「箱根組に負けたくない」 四辻浩二さん 悔しさ胸に17連続区間賞 県下一周駅伝振り返る

「県下一周はあこがれだった」と語る四辻=西彼長与町、長崎北陽台高

 「僕自身、何でかなあとずっと思っていた。いつもバイオリズムがあっていたのかな」
 例年、11月に開催されていた九州一周駅伝などで結果が出なくても、2月の県下一周駅伝は不思議と“爆走”してしまう。第40回大会の第1日10区以降、第49回大会の第1日6区まで17連続区間賞を獲得した四辻浩二(54)=長崎北陽台高教=は、いつしか「平成の県下一周男」と呼ばれるようになった。
 五島市の三井楽中から瓊浦高に進学。3年時に冬の全国高校駅伝に出場して、チームは11位という結果を残した。当時は股関節を疲労骨折していながら、任された5区を区間16位でつないだ。
 福岡大進学後、約2年間は伸び悩んだ。少しだけ向上心も失いかけた。そんな状態を変えてくれたのが、そのころ全国放送になった箱根駅伝だった。日大の谷川義秀、梅津富浩、大東大の岡野雅毅…。同世代の地元出身者が躍動する姿が刺激になった。「おれは何をやってるんだろう」。以降、自主練習を含めて、生活のすべてを見直した。
 この「箱根組に負けたくない」という思いをぶつける場所が県下一周だった。大学3年時に出走した第41回大会で3日連続区間賞に輝くと、その後は西彼、長崎チームで優勝請負人、ふるさと五島チームに戻れば躍進の立役者となって大会を盛り上げた。記録を意識しだしたのは「10回連続が見えてきたころ」。10回を超えれば「箱根組にも抜かれないだろうと思って頑張った」。

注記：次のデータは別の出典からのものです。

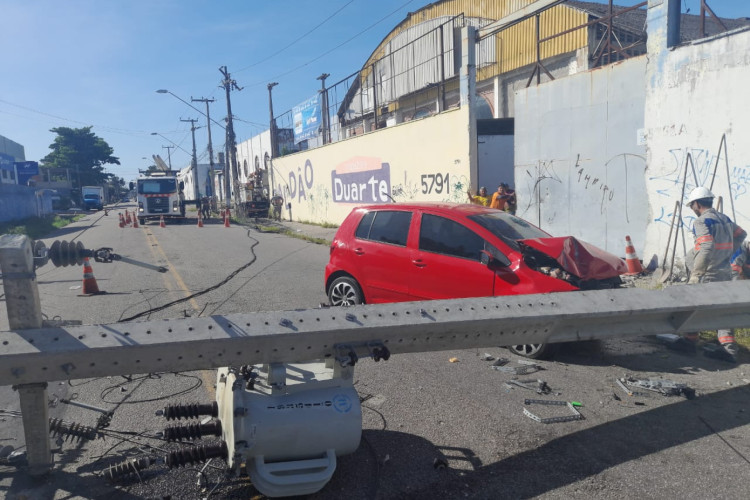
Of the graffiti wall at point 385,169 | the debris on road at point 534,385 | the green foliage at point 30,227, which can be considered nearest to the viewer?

1999年の第48回大会。最長19.2キロの最終日1区で独走する四辻=雲仙市

 記録が途絶えたのは第51回大会の第1日6区。実業団選手で南高・島原の三浦大二に敗れた。走り終えた後、三浦の背中をたたいて「あー、止まった」と一瞬悔しさをのぞかせたが、続けて「どうせ止められるなら九州一周駅伝の県代表メンバーで良かった」とさわやかに笑った。
 歴代3位となる21個の区間賞を獲得した県下一周。高校3年で初出場した時は「箱根みたいな大きな大会。伴走車もついていて、すごいなという感覚だった」。あれから36年…。九州、全国レベルのレースを何度も経験して、指導者として実績を残してきた今も、当時抱いた思いは変わらない。
 「僕は県下一周に育てられた。そのおかげで今がある。だから、どんな形でもいいから、僕らが子どものころに憧れていた県下一周が続いていくことを願っている」

 長崎新聞社主催で開催される県下一周駅伝は、今回の第70回大会で最後となる。その歴史に輝かしい一ページを刻んできたランナーや支えてきた功労者の思いを聞いた。